Le livre commence avec le voyage en Russie de l’auteur, venu y faire un reportage sur un Hongrois enrôlé dans l’armée allemande en 1944 puis interné dans un hôpital psychiatrique pendant 53 années. Le vieil homme ne parle plus mais annone quelques sons incompréhensibles et ne semble même plus connaître son nom ni son histoire.
Mais ce reportage est en fait un prétexte. Prétexte à de plus intenses réflexions de l’auteur sur sa vie, ses rapports amoureux et familiaux, ses origines… Car ce voyage en Russie éveille en lui de sombres résonnances avec l’histoire de son grand-père. Emigré géorgien, ayant étudié la philosophie, il n’a jamais vraiment trouvé sa place dans la société française. Jusqu’à faire le choix, pendant la Seconde Guerre Mondiale, de travailler pour les Allemands. De collaborer. En 1944, il disparaît pour toujours, probablement abattu. Ce retour en Russie, ce Hongrois, lui-même déraciné, lui-même déclaré mort… Ne sont-ils pas autant de façon pour l’auteur de renouer avec son passé ? Il évoque d’ailleurs, à de nombreuses reprises, les émotions que la Russie éveille en lui : c’est une langue, qu’il essaie d’apprendre comme s’il livrait combat ; c’est aussi une berceuse de son enfance qui lui arrache des larmes ; ce sont enfin des gens, pauvres bougres qui se débattent dans leur quotidien.

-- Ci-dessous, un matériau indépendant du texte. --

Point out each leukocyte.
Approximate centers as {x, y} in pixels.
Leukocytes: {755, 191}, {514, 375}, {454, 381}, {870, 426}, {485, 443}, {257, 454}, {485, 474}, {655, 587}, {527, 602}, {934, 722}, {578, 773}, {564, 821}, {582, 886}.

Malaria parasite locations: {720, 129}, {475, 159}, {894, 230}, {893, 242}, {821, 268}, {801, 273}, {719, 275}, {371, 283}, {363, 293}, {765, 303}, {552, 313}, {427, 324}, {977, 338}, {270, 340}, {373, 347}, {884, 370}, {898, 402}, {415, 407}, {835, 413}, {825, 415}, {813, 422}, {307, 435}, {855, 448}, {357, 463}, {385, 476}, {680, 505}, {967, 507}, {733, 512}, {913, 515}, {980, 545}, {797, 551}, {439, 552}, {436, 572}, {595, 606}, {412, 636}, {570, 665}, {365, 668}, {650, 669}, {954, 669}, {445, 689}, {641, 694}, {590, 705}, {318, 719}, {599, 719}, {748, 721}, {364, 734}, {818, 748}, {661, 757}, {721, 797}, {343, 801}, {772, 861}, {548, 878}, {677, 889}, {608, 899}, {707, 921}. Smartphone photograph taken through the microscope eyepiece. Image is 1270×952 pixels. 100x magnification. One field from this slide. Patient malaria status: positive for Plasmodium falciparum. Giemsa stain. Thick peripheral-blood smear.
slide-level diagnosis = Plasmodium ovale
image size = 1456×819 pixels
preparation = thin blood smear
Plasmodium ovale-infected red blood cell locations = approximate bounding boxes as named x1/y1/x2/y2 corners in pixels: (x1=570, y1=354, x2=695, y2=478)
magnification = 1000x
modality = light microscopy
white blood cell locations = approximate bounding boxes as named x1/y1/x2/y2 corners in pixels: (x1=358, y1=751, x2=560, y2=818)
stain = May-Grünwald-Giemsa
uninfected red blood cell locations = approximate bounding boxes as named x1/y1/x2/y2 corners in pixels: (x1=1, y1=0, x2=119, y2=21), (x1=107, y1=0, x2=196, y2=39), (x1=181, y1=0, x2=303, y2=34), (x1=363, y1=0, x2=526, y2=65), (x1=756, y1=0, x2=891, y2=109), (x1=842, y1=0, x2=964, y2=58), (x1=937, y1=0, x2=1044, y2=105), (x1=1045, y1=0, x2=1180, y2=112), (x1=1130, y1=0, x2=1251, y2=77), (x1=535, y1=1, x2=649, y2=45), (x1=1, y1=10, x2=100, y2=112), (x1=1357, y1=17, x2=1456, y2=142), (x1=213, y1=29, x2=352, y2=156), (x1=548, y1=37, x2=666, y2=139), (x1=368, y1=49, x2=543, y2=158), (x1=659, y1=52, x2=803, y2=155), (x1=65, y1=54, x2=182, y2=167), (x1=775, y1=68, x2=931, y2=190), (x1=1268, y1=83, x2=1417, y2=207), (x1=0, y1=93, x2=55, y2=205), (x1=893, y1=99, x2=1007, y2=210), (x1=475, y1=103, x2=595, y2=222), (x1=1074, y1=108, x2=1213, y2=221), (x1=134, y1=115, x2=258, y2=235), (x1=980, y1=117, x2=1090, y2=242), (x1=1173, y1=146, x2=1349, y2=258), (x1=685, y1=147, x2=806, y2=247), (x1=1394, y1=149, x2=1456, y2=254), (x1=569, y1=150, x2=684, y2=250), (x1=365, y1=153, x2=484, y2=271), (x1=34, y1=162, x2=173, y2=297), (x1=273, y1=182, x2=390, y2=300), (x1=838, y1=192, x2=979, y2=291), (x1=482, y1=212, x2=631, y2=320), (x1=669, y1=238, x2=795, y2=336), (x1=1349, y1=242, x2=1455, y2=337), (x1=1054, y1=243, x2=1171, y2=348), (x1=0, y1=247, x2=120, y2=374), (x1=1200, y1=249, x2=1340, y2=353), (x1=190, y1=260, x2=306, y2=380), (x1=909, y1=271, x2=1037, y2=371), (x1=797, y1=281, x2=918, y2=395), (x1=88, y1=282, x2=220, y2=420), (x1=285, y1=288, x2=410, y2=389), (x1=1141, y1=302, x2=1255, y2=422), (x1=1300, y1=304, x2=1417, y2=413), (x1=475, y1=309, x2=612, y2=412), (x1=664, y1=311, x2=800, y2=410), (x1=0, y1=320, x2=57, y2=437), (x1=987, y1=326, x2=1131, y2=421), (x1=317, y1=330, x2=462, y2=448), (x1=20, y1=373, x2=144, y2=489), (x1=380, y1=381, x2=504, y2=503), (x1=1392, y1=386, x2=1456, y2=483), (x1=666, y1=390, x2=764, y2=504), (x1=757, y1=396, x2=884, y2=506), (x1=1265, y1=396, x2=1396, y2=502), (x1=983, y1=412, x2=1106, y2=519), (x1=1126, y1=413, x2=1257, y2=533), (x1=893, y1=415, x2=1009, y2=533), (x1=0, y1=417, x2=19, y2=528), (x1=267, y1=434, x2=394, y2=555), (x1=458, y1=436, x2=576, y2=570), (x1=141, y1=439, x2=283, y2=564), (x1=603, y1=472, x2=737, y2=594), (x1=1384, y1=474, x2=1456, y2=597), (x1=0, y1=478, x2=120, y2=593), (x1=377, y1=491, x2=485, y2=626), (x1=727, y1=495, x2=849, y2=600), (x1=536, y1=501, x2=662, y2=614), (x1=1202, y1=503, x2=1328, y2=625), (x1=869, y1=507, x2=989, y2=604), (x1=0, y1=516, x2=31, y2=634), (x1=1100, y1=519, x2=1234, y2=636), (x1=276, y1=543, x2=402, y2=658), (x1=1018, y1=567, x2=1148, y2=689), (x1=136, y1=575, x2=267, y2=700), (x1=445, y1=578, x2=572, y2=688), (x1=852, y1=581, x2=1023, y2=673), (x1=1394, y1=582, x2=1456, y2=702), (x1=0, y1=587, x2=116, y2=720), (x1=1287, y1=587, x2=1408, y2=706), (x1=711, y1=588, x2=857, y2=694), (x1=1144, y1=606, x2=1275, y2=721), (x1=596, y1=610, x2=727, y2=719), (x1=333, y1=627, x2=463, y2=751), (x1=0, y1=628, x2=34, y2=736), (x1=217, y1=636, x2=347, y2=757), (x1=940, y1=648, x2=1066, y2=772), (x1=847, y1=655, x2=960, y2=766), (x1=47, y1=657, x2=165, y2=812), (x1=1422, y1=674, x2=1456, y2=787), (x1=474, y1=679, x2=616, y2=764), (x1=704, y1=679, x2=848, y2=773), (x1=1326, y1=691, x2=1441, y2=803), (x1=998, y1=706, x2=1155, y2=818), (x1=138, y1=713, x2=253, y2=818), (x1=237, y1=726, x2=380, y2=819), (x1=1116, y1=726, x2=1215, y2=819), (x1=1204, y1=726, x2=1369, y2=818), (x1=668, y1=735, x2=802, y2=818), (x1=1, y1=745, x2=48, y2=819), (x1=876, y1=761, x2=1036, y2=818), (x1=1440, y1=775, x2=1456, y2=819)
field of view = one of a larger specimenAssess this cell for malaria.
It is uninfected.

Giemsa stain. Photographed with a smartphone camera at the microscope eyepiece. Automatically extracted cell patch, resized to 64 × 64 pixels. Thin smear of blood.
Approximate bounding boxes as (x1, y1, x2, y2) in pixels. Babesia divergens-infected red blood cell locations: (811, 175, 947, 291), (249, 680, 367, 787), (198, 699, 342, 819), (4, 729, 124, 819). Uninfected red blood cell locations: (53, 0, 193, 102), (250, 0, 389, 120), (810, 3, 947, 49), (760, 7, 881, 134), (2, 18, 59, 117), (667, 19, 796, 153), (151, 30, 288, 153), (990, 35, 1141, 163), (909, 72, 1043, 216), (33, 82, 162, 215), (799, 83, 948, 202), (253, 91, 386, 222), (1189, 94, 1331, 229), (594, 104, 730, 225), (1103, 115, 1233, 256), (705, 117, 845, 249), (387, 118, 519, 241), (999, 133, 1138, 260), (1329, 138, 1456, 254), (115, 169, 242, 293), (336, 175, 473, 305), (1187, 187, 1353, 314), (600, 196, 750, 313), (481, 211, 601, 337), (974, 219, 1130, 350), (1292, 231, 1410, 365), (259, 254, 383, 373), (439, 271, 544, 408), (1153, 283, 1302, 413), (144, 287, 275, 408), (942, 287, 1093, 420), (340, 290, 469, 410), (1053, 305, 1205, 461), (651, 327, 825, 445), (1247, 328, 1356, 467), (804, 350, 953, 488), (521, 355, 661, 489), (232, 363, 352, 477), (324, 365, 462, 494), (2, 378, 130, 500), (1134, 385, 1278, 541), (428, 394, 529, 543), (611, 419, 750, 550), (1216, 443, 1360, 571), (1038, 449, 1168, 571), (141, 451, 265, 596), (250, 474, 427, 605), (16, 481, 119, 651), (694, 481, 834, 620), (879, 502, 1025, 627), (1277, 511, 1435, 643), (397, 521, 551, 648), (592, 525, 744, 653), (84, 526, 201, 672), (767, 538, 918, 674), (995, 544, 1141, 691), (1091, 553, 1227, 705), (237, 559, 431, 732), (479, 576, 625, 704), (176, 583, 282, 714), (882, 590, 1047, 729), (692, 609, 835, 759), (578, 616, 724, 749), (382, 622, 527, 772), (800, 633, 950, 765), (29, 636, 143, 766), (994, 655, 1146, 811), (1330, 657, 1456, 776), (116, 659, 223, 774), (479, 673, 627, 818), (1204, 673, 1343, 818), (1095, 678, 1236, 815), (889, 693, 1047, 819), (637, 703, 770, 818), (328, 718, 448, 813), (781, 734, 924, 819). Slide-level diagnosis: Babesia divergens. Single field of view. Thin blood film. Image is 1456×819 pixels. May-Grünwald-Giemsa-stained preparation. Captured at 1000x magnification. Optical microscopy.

Emmanuel Carrère, dans son roman, reviendra plusieurs fois en Russie. Mais qu’y cherche-t-il vraiment ?
Ce livre est aussi une histoire d’amour. Sophie occupe une très grande place dans le roman. Histoire d’amour passionnée, dévorante, qui va jusqu’à consumer ses protagonistes. L’auteur se débat dans cette histoire où il semble que pour lui aimer, c’est aussi posséder… mais jusqu’à quel point ?
Le livre est enfin une longue lettre à sa mère, Hélène Carrère d’Encausse. Il raconte le poids d’un douloureux passé sur une famille, qui, comme une tare, aurait marqué ses membres. C’est tout en violence et en tendresse. C’est une histoire de non-dits et d’actes manqués comme il en est dans toute famille.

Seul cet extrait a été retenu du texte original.